Information supplied section start
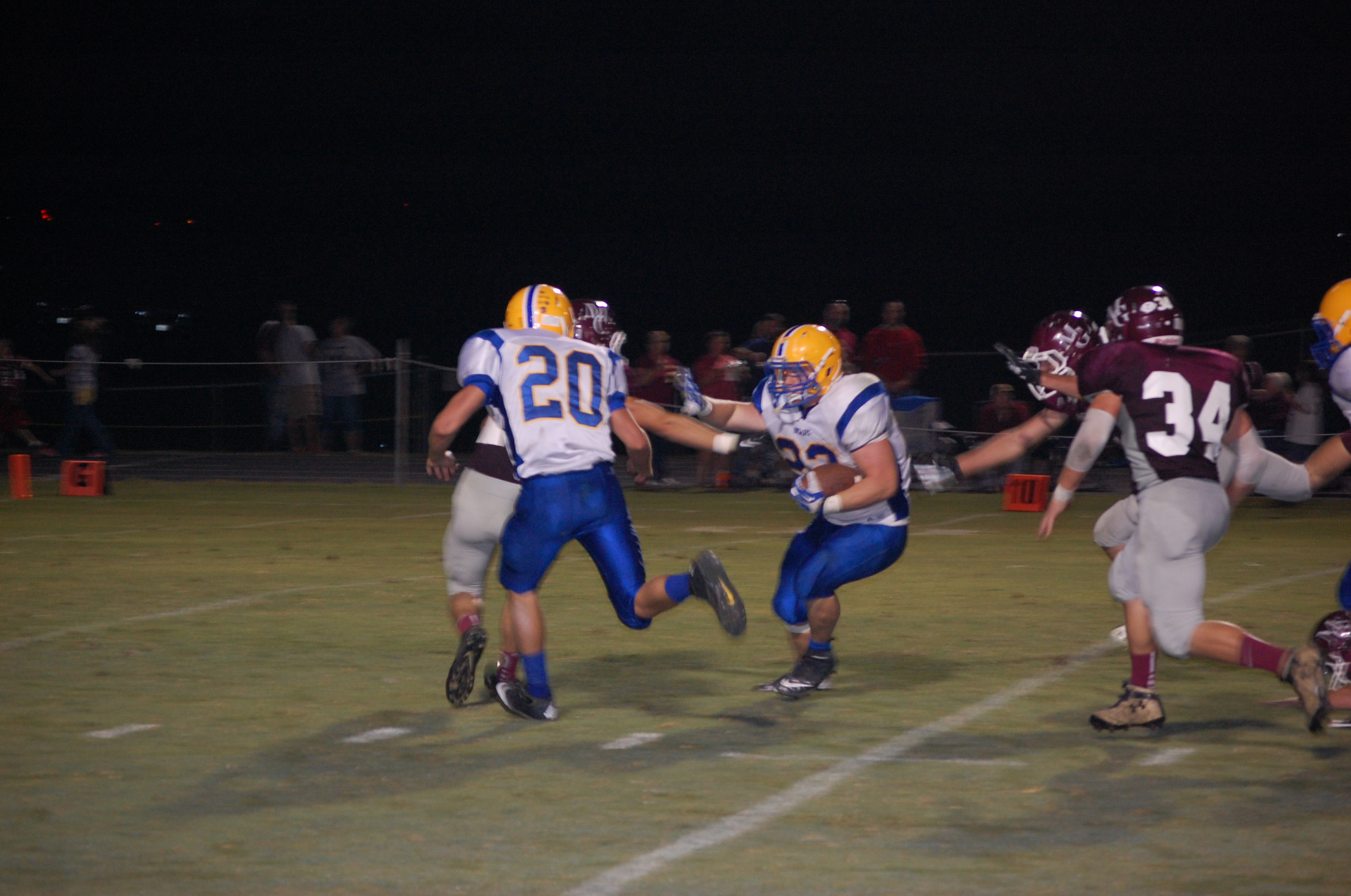 Chase Willis was Ava's leading rusher at Mtn. Grove with 83 yards on 11 carries, including this one on Ava's third-quarter scoring drive. Jesse Dean (20) moves in to throw a block for the ball carrier.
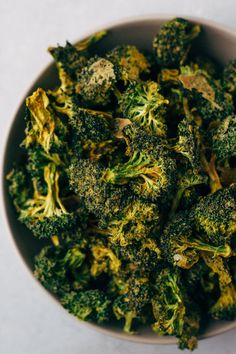 A bowl of dehydrated raw vegan cheezy broccoli chips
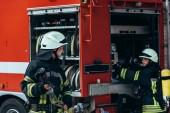 mužské hasič v uniformě držení hadice vody, zatímco kolega kontroly zařízení v autě na ulici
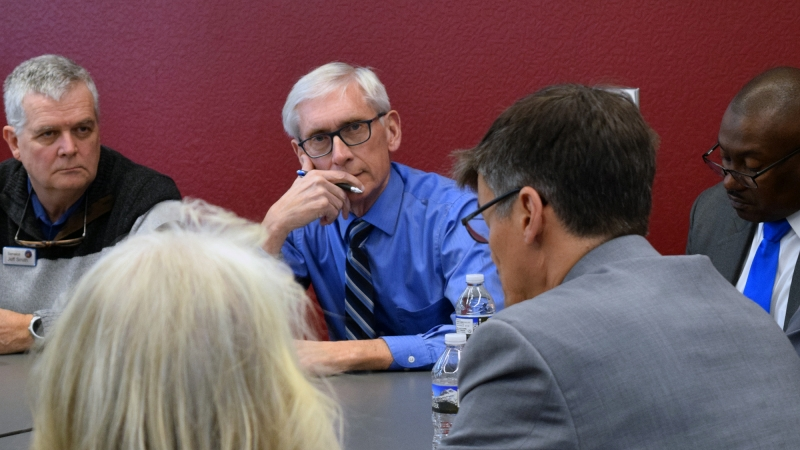 Tony Evers at flooding event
Information supplied section end
Task brief —
Repeat the data exactly in full, omitting its pictures.

Solution for this problem —
 Chase Willis was Ava's leading rusher at Mtn. Grove with 83 yards on 11 carries, including this one on Ava's third-quarter scoring drive. Jesse Dean (20) moves in to throw a block for the ball carrier.
 A bowl of dehydrated raw vegan cheezy broccoli chips
 mužské hasič v uniformě držení hadice vody, zatímco kolega kontroly zařízení v autě na ulici
 Tony Evers at flooding event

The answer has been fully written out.